- Prompt 1: Count the lines in the records that contain the word "camera", and reply with only that number.

- Text extract:
((
Trump tariffs squeeze already struggling Bitcoin miners — Braiins exec

The new trade tariffs announced by US President Donald Trump may place added pressure on the Bitcoin mining ecosystem both domestically and globally, according to one industry executive.

While the US is home to Bitcoin (BTC) mining manufacturing firms such as Auradine, it’s still “not possible to make the whole supply chain, including materials, US-based,” Kristian Csepcsar, chief marketing officer at BTC mining tech provider Braiins, told Cointelegraph.

On April 2, Trump announced sweeping tariffs, imposing a 10% tariff on all countries that export to the US and introducing “reciprocal” levies targeting America’s key trading partners.

Community members have debated the potential effects of the tariffs on Bitcoin, with some saying their impact has been overstated, while others see them as a significant threat.

Tariffs compound existing mining challenges

Csepcsar said the mining industry is already experiencing tough times, pointing to key indicators like the BTC hashprice.

Hashprice — a measure of a miner’s daily revenue per unit of hash power spent to mine BTC blocks — has been on the decline since 2022 and dropped to all-time lows of $50 for the first time in 2024.
))
- Prompt 2:
Using the article on tariffs and Bitcoin miners, answer these questions:
(a) On what date did Trump announce the sweeping tariffs?
(b) What position does Kristian Csepcsar hold at Braiins?
(c) What all-time low did the hashprice reach, and in what year did it first drop there?

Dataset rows
((
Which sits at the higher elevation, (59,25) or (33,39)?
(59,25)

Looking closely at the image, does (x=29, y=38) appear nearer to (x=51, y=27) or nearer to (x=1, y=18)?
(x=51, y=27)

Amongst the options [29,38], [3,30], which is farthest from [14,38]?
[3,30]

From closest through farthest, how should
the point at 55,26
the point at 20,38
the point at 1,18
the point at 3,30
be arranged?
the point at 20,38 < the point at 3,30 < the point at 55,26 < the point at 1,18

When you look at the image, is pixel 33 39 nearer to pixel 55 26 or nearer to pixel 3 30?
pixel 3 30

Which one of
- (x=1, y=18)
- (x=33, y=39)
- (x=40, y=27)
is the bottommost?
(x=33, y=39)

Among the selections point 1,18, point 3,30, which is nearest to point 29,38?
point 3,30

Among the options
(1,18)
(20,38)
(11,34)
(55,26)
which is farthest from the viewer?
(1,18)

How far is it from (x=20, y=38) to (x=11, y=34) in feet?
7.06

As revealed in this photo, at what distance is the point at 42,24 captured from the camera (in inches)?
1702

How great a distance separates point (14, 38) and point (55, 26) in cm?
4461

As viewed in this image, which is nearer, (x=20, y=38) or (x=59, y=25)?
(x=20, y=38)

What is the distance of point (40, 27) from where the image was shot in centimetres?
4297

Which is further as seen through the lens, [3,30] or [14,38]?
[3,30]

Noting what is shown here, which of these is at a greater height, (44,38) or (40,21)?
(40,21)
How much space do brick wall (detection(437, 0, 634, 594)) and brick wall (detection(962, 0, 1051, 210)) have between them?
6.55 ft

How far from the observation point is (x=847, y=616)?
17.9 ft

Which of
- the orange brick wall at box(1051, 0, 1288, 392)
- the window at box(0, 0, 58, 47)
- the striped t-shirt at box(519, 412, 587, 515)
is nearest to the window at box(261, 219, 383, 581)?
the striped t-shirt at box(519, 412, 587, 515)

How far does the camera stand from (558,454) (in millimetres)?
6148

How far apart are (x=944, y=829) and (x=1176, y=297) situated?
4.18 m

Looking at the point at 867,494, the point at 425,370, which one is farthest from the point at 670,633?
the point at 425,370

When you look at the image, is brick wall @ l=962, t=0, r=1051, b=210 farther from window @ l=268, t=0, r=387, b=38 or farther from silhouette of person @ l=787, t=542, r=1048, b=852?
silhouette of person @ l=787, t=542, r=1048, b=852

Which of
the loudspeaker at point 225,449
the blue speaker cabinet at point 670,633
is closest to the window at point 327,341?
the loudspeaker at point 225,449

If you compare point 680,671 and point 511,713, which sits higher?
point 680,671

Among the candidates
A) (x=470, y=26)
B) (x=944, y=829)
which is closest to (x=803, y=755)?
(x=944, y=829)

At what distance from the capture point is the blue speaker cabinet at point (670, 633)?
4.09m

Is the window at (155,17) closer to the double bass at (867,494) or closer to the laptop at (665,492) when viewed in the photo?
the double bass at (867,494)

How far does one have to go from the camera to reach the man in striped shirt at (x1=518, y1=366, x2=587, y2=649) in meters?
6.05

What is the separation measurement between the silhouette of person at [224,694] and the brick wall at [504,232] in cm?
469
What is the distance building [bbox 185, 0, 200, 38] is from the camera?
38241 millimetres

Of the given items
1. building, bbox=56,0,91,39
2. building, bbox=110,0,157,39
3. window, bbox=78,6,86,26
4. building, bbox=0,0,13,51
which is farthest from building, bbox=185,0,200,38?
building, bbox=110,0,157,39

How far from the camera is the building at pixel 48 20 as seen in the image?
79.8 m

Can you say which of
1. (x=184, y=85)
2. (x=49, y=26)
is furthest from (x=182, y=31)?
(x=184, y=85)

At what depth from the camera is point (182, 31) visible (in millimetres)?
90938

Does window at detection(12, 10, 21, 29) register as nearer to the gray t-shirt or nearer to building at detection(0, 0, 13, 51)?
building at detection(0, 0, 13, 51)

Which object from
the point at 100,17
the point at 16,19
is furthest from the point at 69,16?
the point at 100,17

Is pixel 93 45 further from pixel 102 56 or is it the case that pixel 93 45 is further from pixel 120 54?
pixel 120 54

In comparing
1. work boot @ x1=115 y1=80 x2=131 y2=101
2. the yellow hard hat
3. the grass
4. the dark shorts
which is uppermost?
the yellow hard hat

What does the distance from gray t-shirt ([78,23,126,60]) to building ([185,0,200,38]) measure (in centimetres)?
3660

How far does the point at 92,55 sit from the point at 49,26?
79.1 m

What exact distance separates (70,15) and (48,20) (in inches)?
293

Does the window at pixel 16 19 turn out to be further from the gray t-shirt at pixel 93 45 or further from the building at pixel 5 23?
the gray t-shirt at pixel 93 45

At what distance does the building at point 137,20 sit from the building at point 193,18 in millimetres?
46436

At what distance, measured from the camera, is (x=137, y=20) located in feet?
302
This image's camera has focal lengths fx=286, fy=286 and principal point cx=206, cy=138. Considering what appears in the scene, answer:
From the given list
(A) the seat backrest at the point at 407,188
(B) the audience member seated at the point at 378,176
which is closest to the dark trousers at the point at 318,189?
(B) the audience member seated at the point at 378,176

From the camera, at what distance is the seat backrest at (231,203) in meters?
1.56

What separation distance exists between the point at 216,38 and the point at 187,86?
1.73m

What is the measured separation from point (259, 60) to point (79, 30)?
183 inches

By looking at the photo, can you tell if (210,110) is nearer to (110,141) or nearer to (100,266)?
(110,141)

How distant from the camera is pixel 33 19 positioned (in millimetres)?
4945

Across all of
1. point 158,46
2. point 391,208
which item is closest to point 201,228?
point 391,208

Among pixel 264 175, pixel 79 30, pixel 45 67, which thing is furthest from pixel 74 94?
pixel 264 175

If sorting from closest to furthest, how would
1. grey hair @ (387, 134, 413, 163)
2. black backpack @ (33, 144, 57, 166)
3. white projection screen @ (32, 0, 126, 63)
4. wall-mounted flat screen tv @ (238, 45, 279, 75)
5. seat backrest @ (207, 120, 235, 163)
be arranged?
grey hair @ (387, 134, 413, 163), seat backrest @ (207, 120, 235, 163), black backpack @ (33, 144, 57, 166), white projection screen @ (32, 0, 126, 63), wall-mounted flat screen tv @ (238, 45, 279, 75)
))
- Complete response 1: 10

- Complete response 2:
(a) April 2
(b) Chief marketing officer
(c) $50, first reached in 2024